Friday, December 04, 2009




Sobre cães e gatos

Pedro J. Bondaczuk

Os cães ferozes, especialmente os Pitt-bulls, Rothweillers e Filas Brasileiros, têm estado, ultimamente, na ordem do dia, no noticiário da imprensa, por causa de ataques a crianças e adultos, que redundaram, em alguns casos, em mortes e em outros, em graves ferimentos das vítimas. Em algumas cidades do País – como Ribeirão Preto, por exemplo – as autoridades optaram por soluções radicais, provavelmente exageradas, como a esterilização de espécimes dessas raças, na tentativa de extinguir, a médio prazo, esses animais, de suposta ferocidade incontrolável.
Tais medidas vêm despertando debates e protestos, tanto dos que estão de acordo com elas e que pedem providências ainda mais duras, quanto daqueles que são contrários a ações desse tipo, as considerando desnecessárias e absurdas. Estes últimos argumentam que a culpa, pela excessiva agressividade dos cães, não cabe aos irracionais, mas aos ditos racionais, seus donos ou treinadores, que os condicionam a serem como são.
Cachorros ferozes, a rigor, sempre existiram e vão existir, desde que o mundo é mundo, em todas as épocas e lugares. Tudo depende das circunstâncias e do tratamento dado aos animais. Ataques brutais de cães, em especial os de grande porte, sequer são novidade, embora apenas recentemente os meios de comunicação tenham decidido noticiar com maior ênfase esses fatos.
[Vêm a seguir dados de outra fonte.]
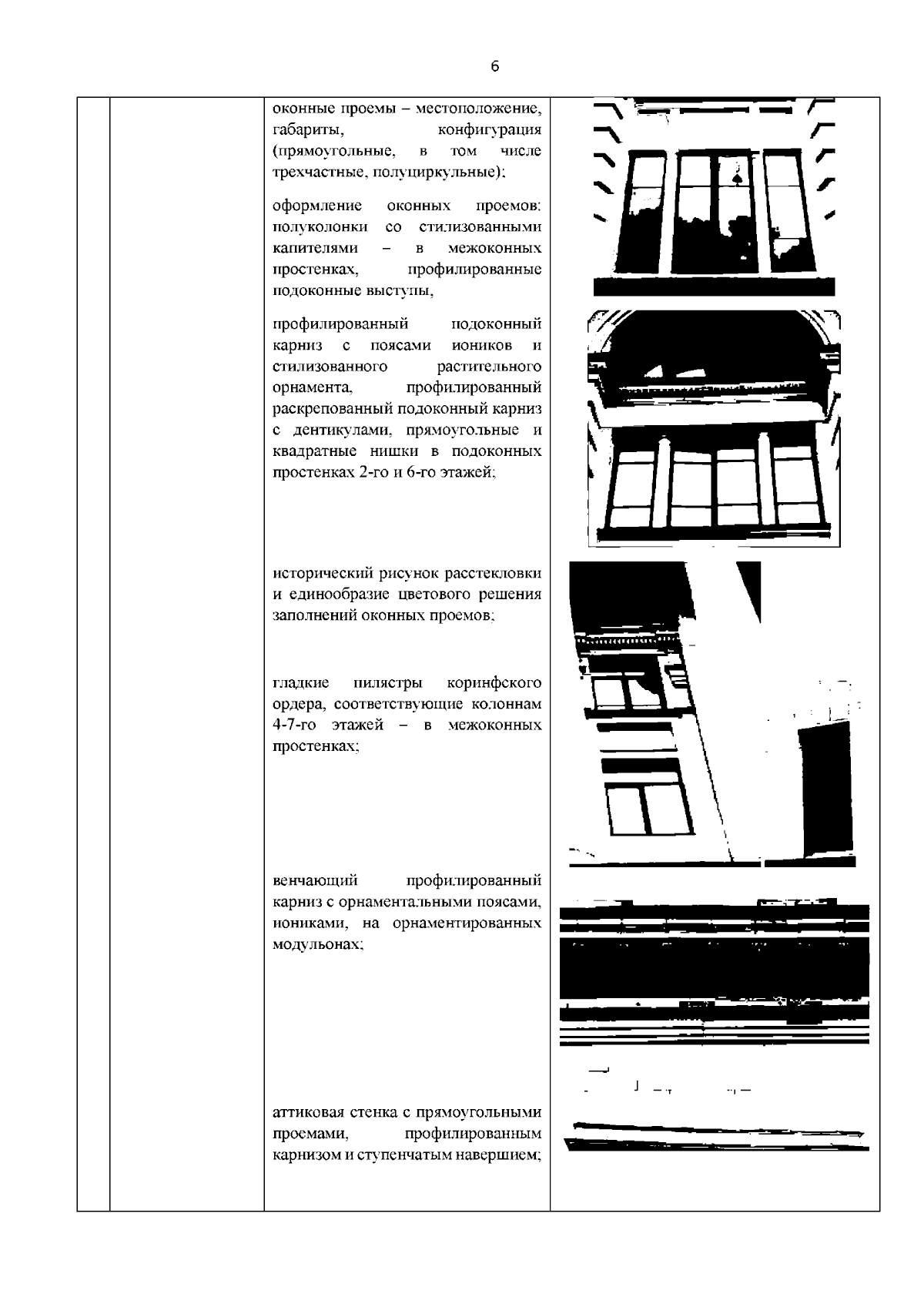 6

оконные проемы – местоположение, габариты, конфигурация (прямоугольные, в том числе трехчастные, полуциркульные);

оформление оконных проемов: полуколонки со стилизованными капителями – в межоконных простенках, профилированные подоконные выступы,

профилированный подоконный карниз с поясами иоников и стилизованного растительного орнамента, профилированный раскрепованный подоконный карниз с дентикулами, прямоугольные и квадратные нишки в подоконных простенках 2-го и 6-го этажей;

исторический рисунок расстекловки и единообразие цветового решения заполнений оконных проемов;

гладкие пилястры коринфского ордера, соответствующие колоннам 4-7-го этажей – в межоконных простенках;

венчающий профилированный карниз с орнаментальными поясами, иониками, на орнаментированных модульонах;

аттиковая стенка с прямоугольными проемами, профилированным карнизом и ступенчатым навершием;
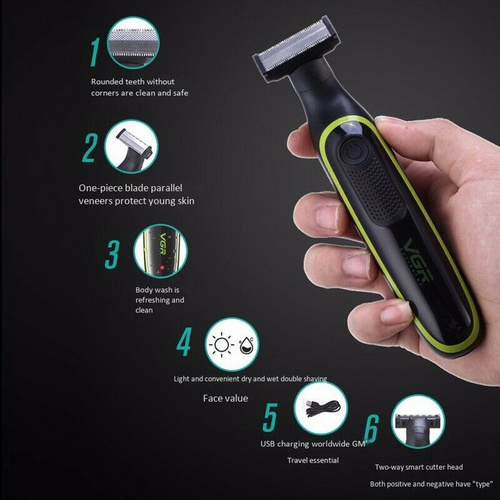 1

Rounded teeth without corners are clean and safe

2

One-piece blade parallel veneers protect young skin

3

VGR

Body wash is refreshing and clean

4

Light and convenient dry and wet double shaving

Face value

5

USB charging worldwide GM

Travel essential

6

Two-way smart cutter head

Both positive and negative have "type"

VGR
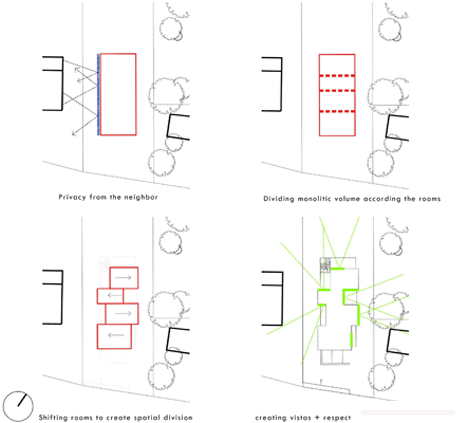 Privacy from the neighbor

Dividing monolitic volume according the rooms

Shifting rooms to create spatial division

creating vistas + respect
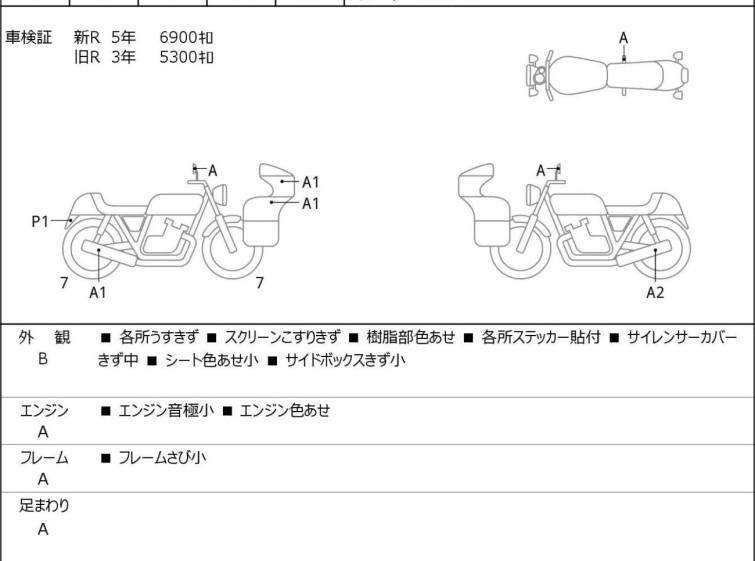 車検証　新R　5年　6900㌔
　　　　旧R　3年　5300㌔

A

A
A1
A1
P1
7
A1
7

A
A2

外　観
B
■ 各所うすきず ■ スクリーンこすりきず ■ 樹脂部色あせ ■ 各所ステッカー貼付 ■ サイレンサーカバーきず中 ■ シート色あせ小 ■ サイドボックスきず小

エンジン
A
■ エンジン音極小 ■ エンジン色あせ

フレーム
A
■ フレームさび小

足まわり
A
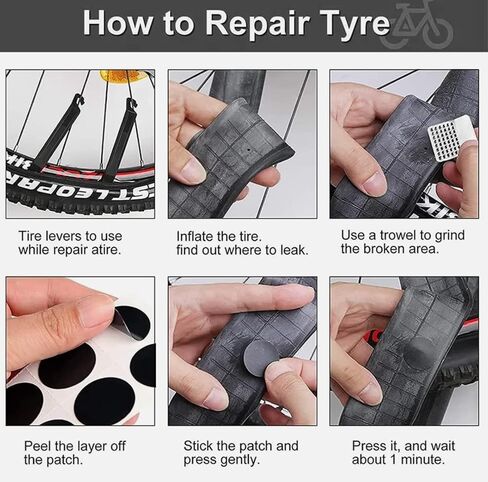 How to Repair Tyre

Tire levers to use while repair atire.

Inflate the tire. find out where to leak.

Use a trowel to grind the broken area.

Peel the layer off the patch.

Stick the patch and press gently.

Press it, and wait about 1 minute.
Talvez lhes faltem notícias ou quiçá falte competência aos seus editores para hierarquizar melhor o noticiário.
Não são apenas Pitt-bulls, Rothweillers ou Filas Brasileiros que, quando de alguma forma ameaçados, ou quando condicionados a agredir, têm cometido, ou podem cometer, ataques, muitas vezes mortais. Dependendo das circunstâncias e situações, até espécimes de raças miúdas, como os Toys ou Pequineses, por exemplo, costumam se comportar como perigosas feras. Quem possui animal de estimação deve sempre manter uma série de cautelas, por maior que seja sua estima pelo bicho. Afinal, trata-se de um ser irracional, que age por instinto ou por condicionamento.
De cães ferozes ouve-se falar a todo o momento (o que temo é outro tipo de ferocidade), mas de gatos... Pois é, tenho em casa – sem que até há poucos dias soubesse – um rematado exemplar de "Pitt-cat". Pelas reclamações que venho recebendo desse animal – um vira-lata simpático (ou dissimulado?) de pêlos pretos com manchas brancas – por parte dos vizinhos, se trata do terror do pedaço. Muitos (eu mesmo) já foram acordados pelo fragor de suas pelejas noturnas, em disputa do amor das fêmeas das redondezas, e pelos gemidos escandalosos, produzidos durante seus turbulentos "romances" da madrugada.
Esse gato valentão atende pelo nome de "Jack" (o Estripador?), que lhe foi dado pelos meus filhos. Em casa, é o animal mais dócil, carinhoso e inofensivo do mundo. Quem o vê esfregando o corpo em nossas pernas, miando meloso, ronronando, descontraído, em busca compulsiva de carinho, ou acomodando-se no meu colo quando estou à frente da tela do meu computador, escrevendo meus textos (como agora), só pode atribuir sua pretensa ferocidade, reclamada com tanta ênfase pelos vizinhos, a intriga de desocupados ou a fofoca de inconciliáveis inimigos dos felinos. Há gente assim...
Mas as reclamações são muitas... Concluo que este simpático malandro tem dupla personalidade e consegue ludibriar toda a família, conquistando, com seu enganador jeito manso, a nossa irrestrita solidariedade. Outro dia o Jack foi acusado pela vizinha do lado de haver invadido, como reles ladrão, a sala da sua casa, dado uma sova daquelas no seu gato, sem a menor cerimônia e, de quebra, arranhado a mão da sua filha. No caso do felino agredido, a explicação é simples: disputa de território. Quanto à menina arranhada, se o Jack pudesse falar, certamente se defenderia usando o argumento da "legítima defesa". Ou a garota tentou bater nele ou ele achou que ela estava tentando fazer isso. Sobre gatos, encontrei, por acaso, este delicioso e inteligente poema de Fernando Pessoa, composto em janeiro de 1931, que diz:
"Gato que brincas na rua/como se fosse na cama,/invejo a sorte que é tua/porque nem sorte se chama.//Bom servo das leis fatais/que regem pedras e gentes,/que tens instintos gerais/e sentes só o que sentes.//És feliz porque és assim,/todo o nada que és é teu./Eu vejo-me e estou sem mim,/conheço-me e não sou eu". Eu também não sou eu, poeta! Contudo, nem sei quem sou!